Historisches Bauerbe in Bukarest gefährdet
Viele denkmalgeschützte Häuser in Bukarest befinden sich in einem sehr schlechten Zustand. Ein Bericht bescheinigt dem Bauerbe zudem geringe Überlebenschancen.
România Internațional, 14.08.2013, 13:13
Viele denkmalgeschützte Häuser in Bukarest befinden sich in einem sehr schlechten Zustand. Weil es keine Strategie zur Wiederbelebung der historischen Stadtteile und zur Erhaltung der Gebäude mit hohem architektonischen Wert gibt, könnte die chaotische Immobilien-Entwicklung das Überleben des historischen Bukarests gefährden. Das ergibt sich aus einem Bericht über die denkmalgeschützten Gebäude in Bukarest.

• Datenauszug:

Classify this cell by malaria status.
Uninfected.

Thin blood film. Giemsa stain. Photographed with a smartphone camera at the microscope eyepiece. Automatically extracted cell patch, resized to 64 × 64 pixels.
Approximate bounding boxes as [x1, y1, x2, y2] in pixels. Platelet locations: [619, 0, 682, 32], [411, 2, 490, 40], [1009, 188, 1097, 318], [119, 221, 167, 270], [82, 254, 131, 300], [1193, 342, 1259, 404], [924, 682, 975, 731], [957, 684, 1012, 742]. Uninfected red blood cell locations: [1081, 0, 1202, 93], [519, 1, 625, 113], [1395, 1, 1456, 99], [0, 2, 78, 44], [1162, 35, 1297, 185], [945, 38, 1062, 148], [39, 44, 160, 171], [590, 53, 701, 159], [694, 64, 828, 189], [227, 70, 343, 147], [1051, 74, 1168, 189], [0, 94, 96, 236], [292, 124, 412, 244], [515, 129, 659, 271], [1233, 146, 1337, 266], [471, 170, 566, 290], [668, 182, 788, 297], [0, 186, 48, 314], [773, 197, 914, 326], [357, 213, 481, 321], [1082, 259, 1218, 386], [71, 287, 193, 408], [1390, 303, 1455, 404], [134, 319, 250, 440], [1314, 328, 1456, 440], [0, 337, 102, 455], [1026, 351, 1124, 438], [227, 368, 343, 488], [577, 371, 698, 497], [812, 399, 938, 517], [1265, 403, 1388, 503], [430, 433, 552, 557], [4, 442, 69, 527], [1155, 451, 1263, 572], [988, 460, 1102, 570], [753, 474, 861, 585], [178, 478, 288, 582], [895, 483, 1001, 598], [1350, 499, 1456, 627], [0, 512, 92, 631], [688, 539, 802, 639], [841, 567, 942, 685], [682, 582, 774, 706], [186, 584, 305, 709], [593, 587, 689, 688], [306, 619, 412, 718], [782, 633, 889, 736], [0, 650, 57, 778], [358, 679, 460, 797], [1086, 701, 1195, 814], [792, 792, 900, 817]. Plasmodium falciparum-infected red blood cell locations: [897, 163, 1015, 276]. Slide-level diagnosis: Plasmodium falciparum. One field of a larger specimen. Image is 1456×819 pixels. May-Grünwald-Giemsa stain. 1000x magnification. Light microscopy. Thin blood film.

• Aufgabenbeschreibung: Zitiere den Text über das gefährdete Bauerbe in Bukarest vollständig und wortgetreu. Stütze dich ausschließlich auf den Text.

• Vollständige Antwort:
Historisches Bauerbe in Bukarest gefährdet
Viele denkmalgeschützte Häuser in Bukarest befinden sich in einem sehr schlechten Zustand. Ein Bericht bescheinigt dem Bauerbe zudem geringe Überlebenschancen.
România Internațional, 14.08.2013, 13:13
Viele denkmalgeschützte Häuser in Bukarest befinden sich in einem sehr schlechten Zustand. Weil es keine Strategie zur Wiederbelebung der historischen Stadtteile und zur Erhaltung der Gebäude mit hohem architektonischen Wert gibt, könnte die chaotische Immobilien-Entwicklung das Überleben des historischen Bukarests gefährden. Das ergibt sich aus einem Bericht über die denkmalgeschützten Gebäude in Bukarest.